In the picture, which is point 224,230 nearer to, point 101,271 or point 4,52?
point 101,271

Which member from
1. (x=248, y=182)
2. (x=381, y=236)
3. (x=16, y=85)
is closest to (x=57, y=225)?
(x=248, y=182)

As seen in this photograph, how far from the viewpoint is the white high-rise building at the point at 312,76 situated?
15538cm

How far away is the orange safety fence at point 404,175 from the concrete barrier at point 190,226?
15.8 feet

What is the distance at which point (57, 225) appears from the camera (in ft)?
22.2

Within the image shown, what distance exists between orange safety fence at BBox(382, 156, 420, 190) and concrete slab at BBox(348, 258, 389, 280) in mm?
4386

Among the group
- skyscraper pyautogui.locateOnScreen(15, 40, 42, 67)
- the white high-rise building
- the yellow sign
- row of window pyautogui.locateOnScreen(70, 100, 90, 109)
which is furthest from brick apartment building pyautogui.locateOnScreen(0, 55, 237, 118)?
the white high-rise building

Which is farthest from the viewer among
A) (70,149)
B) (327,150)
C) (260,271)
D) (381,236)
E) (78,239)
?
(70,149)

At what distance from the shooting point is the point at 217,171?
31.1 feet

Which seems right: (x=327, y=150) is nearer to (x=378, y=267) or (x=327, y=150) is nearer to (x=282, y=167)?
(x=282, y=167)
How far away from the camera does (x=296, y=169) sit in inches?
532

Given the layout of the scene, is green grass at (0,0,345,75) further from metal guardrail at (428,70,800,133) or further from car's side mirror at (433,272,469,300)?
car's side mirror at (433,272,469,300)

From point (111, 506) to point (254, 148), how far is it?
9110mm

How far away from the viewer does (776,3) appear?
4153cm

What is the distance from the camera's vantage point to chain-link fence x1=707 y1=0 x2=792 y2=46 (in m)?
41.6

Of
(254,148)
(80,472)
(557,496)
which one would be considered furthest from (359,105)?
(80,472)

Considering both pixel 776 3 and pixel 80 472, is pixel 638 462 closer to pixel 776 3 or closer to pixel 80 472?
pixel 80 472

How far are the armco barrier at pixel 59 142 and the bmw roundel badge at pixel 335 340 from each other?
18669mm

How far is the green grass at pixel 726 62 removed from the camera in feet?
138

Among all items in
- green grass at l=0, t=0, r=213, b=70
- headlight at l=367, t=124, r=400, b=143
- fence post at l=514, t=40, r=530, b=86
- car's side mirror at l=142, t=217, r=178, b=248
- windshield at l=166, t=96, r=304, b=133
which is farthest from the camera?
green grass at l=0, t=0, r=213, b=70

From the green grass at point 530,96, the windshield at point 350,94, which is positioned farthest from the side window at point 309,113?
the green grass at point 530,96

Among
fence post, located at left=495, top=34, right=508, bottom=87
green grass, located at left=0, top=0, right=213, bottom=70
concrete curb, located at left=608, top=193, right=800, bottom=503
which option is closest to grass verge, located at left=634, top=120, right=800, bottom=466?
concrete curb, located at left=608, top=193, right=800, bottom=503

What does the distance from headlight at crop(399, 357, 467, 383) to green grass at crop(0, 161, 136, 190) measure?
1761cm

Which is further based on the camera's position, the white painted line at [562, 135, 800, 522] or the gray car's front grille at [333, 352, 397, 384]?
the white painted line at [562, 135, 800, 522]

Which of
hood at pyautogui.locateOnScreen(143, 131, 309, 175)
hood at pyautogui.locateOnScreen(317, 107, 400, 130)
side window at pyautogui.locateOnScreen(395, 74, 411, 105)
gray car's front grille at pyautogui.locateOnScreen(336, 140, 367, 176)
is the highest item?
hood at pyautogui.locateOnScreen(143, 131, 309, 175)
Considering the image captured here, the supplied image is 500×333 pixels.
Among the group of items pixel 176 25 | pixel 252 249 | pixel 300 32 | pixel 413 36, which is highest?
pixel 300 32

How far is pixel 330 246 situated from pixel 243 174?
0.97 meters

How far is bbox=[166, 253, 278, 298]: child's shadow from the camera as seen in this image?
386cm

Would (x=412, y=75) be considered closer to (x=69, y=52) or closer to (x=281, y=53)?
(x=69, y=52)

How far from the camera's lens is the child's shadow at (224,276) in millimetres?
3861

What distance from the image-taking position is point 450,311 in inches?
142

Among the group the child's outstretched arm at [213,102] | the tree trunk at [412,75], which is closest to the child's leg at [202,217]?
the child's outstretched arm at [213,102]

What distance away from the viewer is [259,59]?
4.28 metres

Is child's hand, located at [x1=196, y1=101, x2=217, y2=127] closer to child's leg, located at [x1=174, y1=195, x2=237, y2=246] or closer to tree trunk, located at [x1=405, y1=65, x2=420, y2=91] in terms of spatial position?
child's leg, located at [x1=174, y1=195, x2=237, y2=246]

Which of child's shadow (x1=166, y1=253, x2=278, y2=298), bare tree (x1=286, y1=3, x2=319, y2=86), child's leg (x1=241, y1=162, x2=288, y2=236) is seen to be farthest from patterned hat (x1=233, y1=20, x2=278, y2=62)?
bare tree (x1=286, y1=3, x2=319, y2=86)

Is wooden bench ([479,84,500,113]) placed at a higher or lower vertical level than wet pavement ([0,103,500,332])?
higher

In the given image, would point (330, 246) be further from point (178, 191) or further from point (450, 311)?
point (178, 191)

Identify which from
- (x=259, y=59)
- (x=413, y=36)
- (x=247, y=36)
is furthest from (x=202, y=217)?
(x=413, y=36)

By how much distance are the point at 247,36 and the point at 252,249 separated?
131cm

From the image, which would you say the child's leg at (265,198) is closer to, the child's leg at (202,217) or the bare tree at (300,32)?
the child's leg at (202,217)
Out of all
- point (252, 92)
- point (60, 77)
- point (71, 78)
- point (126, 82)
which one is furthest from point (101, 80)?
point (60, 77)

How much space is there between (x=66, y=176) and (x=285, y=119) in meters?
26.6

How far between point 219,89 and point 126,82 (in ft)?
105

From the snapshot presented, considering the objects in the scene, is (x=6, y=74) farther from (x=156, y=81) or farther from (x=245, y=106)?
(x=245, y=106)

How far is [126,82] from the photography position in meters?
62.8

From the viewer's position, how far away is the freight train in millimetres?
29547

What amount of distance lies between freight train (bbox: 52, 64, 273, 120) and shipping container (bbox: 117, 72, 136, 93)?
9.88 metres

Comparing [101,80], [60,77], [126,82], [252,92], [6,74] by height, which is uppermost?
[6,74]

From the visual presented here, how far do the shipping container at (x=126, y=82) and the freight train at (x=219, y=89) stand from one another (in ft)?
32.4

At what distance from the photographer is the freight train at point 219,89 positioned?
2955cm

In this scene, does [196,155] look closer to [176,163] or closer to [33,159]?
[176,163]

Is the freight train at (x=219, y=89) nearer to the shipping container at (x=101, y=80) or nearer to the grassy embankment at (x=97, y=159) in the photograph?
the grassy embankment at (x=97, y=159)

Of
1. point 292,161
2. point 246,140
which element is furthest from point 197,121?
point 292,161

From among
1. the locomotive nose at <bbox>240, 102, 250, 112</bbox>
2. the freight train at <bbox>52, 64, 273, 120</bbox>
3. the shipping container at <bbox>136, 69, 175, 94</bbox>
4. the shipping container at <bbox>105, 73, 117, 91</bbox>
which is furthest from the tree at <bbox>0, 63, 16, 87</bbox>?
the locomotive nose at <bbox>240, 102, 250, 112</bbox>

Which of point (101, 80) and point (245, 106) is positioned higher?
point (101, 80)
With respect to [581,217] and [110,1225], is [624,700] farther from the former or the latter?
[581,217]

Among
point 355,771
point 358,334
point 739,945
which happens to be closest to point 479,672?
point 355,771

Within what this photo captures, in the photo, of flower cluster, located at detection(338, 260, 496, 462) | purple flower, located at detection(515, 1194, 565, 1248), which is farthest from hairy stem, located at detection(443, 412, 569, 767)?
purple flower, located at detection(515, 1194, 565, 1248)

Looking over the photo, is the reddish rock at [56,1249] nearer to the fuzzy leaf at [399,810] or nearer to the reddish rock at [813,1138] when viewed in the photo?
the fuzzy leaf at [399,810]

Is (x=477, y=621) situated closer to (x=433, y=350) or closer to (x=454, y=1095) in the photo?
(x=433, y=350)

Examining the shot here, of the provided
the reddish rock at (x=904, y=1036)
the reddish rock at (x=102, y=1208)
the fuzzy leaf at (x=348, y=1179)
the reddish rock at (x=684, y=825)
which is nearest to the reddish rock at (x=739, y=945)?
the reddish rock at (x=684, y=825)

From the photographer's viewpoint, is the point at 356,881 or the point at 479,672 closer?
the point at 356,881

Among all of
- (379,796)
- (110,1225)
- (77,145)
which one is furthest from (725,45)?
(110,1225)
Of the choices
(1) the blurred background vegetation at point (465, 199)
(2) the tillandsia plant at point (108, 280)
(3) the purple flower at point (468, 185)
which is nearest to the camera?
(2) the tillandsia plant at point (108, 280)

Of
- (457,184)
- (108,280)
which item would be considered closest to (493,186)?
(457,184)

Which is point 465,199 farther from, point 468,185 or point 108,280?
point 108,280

----------

§ **Work to complete**
Take the line with "From the photographer's" and all lines after it to the last line, and reproduce them exactly.

§ **Full solution**
From the photographer's viewpoint, is the point at 356,881 or the point at 479,672 closer?
the point at 356,881

Among all of
- (379,796)
- (110,1225)
- (77,145)
which one is furthest from (725,45)?
(110,1225)
Of the choices
(1) the blurred background vegetation at point (465, 199)
(2) the tillandsia plant at point (108, 280)
(3) the purple flower at point (468, 185)
which is nearest to the camera?
(2) the tillandsia plant at point (108, 280)

Of
- (457,184)
- (108,280)
which item would be considered closest to (493,186)?
(457,184)

Which is point 465,199 farther from, point 468,185 or point 108,280?
point 108,280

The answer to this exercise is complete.